FIELD OF THE INVENTION

The present invention relates to a snowboard binding. More specifically, the present invention relates to a binding mechanism affixed to a snowboard and a cleat affixed to a boot with the cleat binding releasably engaged by the binding mechanism.

BACKGROUND OF THE INVENTION

In the sport of snowboarding, a rider rides the snowboard down a snow covered hill. The snowboard is shaped generally like a small surfboard or a large skateboard without wheels. The rider stands with his feet generally transverse to the longitudinal axis of the snowboard. It is necessary to provide means to secure the riders's boots to the snowboard.

It is desirable to have a manual release for the snowboard binding that is easy for the rider to operate. This is advantageous when the rider wishes to dismount from the board and walk on the terrain, or when he wishes to release one foot and push himself a short distance on snow while the other foot is bound to the snowboard, or when the rider wants to disengage the binding to get on or off a lift. Therefore, it is desirable to have a snowboard binding which securely holds the boots to the snowboard, does not release when the rider falls, but is easy to manually release.

When the rider does walk in the snow, it is common for snow to cake to the sole of the rider's snowboard boots. This interferes with remounting the boot onto the snowboard because snow becomes trapped between the sole of the boot and the top surface of the snowboard and in the binding mechanism itself, making it difficult to close and latch the mechanism. It is therefore desirable to have a boot and a cleat design which is not prone to having snow stick to it It is also desirable to have a cleat and a binding design which operates despite the presence of snow on the cleat, the sole of the boot, or the top surface of the snowboard.

Since a rider may find himself on uneven terrain when he needs to engage his boots into the binding, it is also desirable to have a binding mechanism which operates with an easy step-in motion. Such a binding mechanism should make it easy to place the boot in the proper location relative to the binding and to engage the cleat with the binding by the step-in motion.

To provide secure engagement of the boot against the snowboard, it is desirable that the attachment points of the cleat be far apart from one another. This will securely hold the boot in place during riding and help prevent lift up of the heel during maneuvering. However, a large cleat makes it cumbersome to walk as it is prone to knocking against the rider's legs as he walks. There is therefore a need for a binding and cleat design which provides adequate binding strength, yet still allows the snowboard rider to walk easily when the boot is disengaged from the binding.

As a rider is using the snowboard, he may traverse rough terrain. If the cleat is mounted directly on the top surface of the snowboard, this increases the transmission of vibration through the snowboard into the rider's foot making riding uncomfortable. It is therefore desirable to have a cleat and binding design which absorbs vibration from the terrain which is transmitted through the snowboard.

A snowboard binding generally orients the rider's boots a fixed distance apart and traverse to the longitudinal axis of the snowboard. This can be uncomfortable for some riders. It is therefore desirable to have a binding mechanism and a cleat design which allows for easy adjustment of the angular orientation of the boots relative to the longitudinal axis of the snowboard and also allows for adjustment of the spacing of the boots relative to one another.

» MATERIAL

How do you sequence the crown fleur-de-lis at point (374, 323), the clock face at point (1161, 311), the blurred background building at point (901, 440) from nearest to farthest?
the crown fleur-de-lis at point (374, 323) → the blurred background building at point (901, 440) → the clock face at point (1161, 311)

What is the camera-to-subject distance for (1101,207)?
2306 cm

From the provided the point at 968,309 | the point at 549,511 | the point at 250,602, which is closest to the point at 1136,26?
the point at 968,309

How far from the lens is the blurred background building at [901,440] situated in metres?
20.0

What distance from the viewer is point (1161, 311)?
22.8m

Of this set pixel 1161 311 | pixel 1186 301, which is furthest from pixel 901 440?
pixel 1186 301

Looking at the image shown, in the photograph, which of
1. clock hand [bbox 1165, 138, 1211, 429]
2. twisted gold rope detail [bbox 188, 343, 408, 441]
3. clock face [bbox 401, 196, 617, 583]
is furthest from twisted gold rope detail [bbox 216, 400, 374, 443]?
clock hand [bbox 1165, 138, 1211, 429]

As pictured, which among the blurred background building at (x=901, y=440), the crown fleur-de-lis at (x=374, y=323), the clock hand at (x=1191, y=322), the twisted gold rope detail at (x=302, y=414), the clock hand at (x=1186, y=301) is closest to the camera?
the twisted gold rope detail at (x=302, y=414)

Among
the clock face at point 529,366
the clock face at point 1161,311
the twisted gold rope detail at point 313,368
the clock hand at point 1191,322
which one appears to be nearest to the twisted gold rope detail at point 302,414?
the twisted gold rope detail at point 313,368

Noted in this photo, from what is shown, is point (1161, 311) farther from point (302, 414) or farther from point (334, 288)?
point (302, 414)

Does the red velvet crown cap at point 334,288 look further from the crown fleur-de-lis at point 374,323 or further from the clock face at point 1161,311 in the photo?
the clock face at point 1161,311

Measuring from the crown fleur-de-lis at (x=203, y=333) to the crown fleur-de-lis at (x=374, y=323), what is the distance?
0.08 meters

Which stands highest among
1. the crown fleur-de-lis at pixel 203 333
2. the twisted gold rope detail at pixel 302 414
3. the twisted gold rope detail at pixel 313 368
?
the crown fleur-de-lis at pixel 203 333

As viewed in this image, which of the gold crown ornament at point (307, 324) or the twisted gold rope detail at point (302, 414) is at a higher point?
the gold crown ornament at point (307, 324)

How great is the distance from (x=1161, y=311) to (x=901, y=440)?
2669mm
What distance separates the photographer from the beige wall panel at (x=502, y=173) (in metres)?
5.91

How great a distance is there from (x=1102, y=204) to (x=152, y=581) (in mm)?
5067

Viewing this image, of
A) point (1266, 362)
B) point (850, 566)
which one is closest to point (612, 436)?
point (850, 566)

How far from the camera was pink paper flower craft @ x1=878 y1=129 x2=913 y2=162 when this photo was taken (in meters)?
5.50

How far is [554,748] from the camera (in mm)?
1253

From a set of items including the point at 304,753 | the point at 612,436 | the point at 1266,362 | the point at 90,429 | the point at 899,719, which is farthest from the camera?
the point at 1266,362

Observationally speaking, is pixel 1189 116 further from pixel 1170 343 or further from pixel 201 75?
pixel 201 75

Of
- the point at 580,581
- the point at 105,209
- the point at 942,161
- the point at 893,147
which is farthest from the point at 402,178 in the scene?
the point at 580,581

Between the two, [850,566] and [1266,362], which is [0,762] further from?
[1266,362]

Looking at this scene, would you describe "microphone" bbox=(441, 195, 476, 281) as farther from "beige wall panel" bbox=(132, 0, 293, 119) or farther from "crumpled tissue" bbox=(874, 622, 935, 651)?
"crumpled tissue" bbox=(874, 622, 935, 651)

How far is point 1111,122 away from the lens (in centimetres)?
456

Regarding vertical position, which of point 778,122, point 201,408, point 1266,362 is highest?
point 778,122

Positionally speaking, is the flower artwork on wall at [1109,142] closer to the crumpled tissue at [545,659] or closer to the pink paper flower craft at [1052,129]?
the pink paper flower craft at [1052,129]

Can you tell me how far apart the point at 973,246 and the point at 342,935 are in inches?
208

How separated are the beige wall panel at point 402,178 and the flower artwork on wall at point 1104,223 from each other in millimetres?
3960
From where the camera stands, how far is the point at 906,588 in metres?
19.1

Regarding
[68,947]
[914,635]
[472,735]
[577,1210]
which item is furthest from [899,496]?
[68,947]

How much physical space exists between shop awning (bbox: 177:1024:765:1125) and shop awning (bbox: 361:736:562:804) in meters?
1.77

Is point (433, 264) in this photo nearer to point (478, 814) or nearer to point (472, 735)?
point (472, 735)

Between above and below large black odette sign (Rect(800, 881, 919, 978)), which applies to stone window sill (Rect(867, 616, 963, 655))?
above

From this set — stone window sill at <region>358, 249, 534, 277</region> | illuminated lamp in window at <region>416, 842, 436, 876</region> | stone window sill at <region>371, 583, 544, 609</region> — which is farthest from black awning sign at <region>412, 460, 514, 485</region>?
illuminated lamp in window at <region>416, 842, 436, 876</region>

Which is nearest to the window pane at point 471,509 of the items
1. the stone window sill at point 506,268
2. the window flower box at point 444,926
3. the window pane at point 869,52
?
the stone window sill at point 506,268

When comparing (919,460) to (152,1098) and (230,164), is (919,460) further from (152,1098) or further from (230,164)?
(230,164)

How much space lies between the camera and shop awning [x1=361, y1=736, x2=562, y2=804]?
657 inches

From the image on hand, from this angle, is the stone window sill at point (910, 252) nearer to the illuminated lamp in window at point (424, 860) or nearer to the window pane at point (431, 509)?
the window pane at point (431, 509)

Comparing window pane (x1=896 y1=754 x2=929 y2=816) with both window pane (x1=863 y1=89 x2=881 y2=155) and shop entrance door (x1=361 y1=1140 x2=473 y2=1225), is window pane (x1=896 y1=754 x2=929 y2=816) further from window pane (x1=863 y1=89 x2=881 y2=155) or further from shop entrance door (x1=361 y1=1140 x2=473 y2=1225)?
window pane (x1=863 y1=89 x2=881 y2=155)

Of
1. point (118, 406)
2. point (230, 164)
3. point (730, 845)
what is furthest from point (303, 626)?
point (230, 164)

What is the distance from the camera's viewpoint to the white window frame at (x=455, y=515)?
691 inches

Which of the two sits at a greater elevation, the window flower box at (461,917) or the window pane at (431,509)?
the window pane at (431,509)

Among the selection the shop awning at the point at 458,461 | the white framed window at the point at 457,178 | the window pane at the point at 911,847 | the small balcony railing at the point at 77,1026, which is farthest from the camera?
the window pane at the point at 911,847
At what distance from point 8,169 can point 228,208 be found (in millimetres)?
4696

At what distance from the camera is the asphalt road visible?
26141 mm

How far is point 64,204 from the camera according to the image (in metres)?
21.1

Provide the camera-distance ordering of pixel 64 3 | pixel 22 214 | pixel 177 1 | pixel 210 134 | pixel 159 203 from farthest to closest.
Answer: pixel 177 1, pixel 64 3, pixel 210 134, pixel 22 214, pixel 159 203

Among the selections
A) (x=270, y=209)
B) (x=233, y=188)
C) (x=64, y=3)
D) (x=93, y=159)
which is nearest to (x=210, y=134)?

» SET EXERCISE A
According to the snowboard binding text, in which situations is an easy manual release advantageous? List each one.
» SET EXERCISE B
Write the next part of the snowboard binding text, starting after its final sentence.
The items are separate material, unrelated to the snowboard binding text.

» WRITTEN RESPONSE A
- When the rider wishes to dismount from the board and walk on the terrain
- When the rider wishes to release one foot and push himself a short distance on snow while the other foot is bound to the snowboard
- When the rider wants to disengage the binding to get on or off a lift

» WRITTEN RESPONSE B
Snowboard binding mechanism are disclosed in U.S. Patent No. 5,299,823 (Glaser), U.S. Patent No. 5,236,216 (Ratzek), U.S. Patent No. 5,145,202 (Miller), U.S. Patent No. 4,973,073 (Raines), U.S. Patent No. 4,728,116 (Hill), U.S. Patent No. 3,900,204 (Weber), and U.S. Reissue Patent No. Re.33,544. U.S. Patent No.4,571,850 (Faulin) discloses a shoe sole for a ski binding.

However, there is no art which satisfies the above all demands. The present invention is invented under the above mentioned technical background and accomplishes the following targets.

The present invention overcomes all of the disadvantages of the prior art by providing a strong compact, light weight binding mechanism cleat and boot design which provides secure engagement of the boot against the top surface of the snowboard and is easy to operate only by step-in motion as described in the embodiments set form herein.

A snowboard binding mechanism is provided according to claim 1. Preferable and/or optional features are set out in the dependent claims.

Certain embodiments of the present invention provide a cleat binding mechanism in combination with a cleat and a boot to accomplish the above target.

Certain embodiments of the present invention provide a snowboard binding mechanism wherein a cleat is in the form of two cleat pieces separated in the fore and aft direction to allow flexibility of the boot, the cleat pieces extending beyond the sides of the boot to provide stability when engaged with the binding mechanism.

Certain embodiments of the present invention provide a snowboard binding mechanism which has an inner main body and an outer main body, and the outer main body has a handle which is manually operated to easily release or engage and lock the cleats.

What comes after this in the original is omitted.